In Australia, si prepara una legge che obbliga gli editori a cercare di arrivare a un accordo di licenza dei loro contenuti con Google e Facebook: se la trattativa non riesce partirà un arbitrato con autorità pubbliche; il che implica che comunque Google e Facebook paghino. Intanto, Facebook appoggia Epic, l’editore del gioco Fortnite, nella lotta al pagamento che Apple e Google pretendono da chi vende qualcosa sui loro negozi di applicazioni per telefonini. Apple peraltro cerca di ridurre la conflittualità, rimandando l’entrata in funzione di un aspetto della nuova versione del suo sistema operativo che, in nome della privacy, frena le pratiche che Facebook e Google adottano per tracciare i comportamenti degli utenti e vendere pubblicità mirata. Europa e Stati Uniti non cessano di monitorare la crescita del potere delle piattaforme digitali. Le autorità europee, per esempio, sono intervenute sull’acquisizione di Fitbit: hanno mandato una richiesta di informazioni di 60 pagine all’acquirente Google, cercando di capire in che modo i dati sulla salute dei cittadini europei raccolti dal braccialetto elettronico e dal motore di ricerca verranno aggregati. Il valore in borsa delle piattaforme peraltro è elevatissimo, nonostante la crisi mondiale e le ultime correzioni. Apple, Google, Amazon, Facebook e Microsoft insieme valgono più di 5mila miliardi di dollari. Le loro dimensioni sono tali da renderle il bersaglio di una quantità altrettanto grande di avversari.

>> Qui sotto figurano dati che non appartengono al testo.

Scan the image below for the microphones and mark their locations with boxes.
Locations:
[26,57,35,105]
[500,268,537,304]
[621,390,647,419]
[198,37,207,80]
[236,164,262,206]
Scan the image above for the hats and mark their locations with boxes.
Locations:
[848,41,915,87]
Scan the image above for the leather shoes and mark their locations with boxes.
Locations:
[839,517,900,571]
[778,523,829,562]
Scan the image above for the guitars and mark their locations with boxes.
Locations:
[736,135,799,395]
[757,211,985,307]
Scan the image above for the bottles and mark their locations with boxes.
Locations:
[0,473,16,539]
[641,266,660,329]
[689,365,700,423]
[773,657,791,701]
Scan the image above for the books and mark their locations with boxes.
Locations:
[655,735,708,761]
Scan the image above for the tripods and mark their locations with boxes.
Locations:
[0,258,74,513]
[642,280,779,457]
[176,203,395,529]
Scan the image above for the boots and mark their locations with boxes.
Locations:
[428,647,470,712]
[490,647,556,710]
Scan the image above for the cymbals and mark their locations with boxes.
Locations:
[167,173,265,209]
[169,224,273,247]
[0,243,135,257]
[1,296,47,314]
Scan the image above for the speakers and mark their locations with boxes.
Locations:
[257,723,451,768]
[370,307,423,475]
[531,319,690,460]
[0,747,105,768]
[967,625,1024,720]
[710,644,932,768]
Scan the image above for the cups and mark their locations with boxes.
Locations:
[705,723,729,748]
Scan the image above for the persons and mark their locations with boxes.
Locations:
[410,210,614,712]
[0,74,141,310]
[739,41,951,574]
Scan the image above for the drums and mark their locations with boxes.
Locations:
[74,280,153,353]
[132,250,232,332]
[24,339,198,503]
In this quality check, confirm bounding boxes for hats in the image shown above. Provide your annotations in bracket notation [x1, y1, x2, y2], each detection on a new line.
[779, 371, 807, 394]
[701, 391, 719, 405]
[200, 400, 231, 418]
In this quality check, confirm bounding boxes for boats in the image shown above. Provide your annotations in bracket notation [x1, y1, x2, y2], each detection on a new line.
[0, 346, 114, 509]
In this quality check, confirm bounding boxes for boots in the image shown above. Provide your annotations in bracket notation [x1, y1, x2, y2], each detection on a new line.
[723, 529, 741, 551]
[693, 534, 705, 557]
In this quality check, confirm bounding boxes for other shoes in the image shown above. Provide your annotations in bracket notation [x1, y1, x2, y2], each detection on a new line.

Dove porta tutta questa conflittualità? Molti commentatori hanno l’impressione che ogni singolo attacco a questi giganti sia destinato ad assumere i connotati di una puntura di spillo che alla fine passa senza lasciare conseguenze. Non solo perché le sanzioni non sono mai abbastanza gravi da mettere in crisi i conti dei giganti. Ma anche perché mentre gli avversari contrastano un aspetto delle attività delle grandi piattaforme, queste si sono già avviate a creare molte altre iniziative potenzialmente problematiche. Forse occorre cambiare punto di vista.
Come scrivono Jeremy Heimans e Henry Timms nel loro libro “New Power” (Einaudi 2020) il potere di questo millennio non si accumula: circola. Non si difende, come un fondo: scorre, come un flusso. E questo perché il potere si basa sulla gestione dell’enorme flusso di informazione che moltissimi soggetti fanno circolare. E sulla parcellizzazione dell’attenzione. I due autori, peraltro, sono poco interessati al potere delle grandi piattaforme; scrivono per mostrare come la comprensione del modo di funzionare di internet possa essere alla base dei successi di movimenti di ogni genere tesi a modernizzare la società, migliorare la convivenza, affermare diritti.
A maggior ragione potrebbe essere alla base anche di possibili futuri successi di istituzioni e forze politiche che ritengano giusto rigenerare un equilibrio nel sistema di potere che si è formato nel mondo dei media digitali. Sta di fatto che le grandi piattaforme conoscono molto bene il potere del flusso del grande fiume di informazioni, innovazioni, trasformazioni degli algoritmi e delle tecnologie. L’equilibrio dei poteri è, oggi più che mai, l’equilibrio della conoscenza.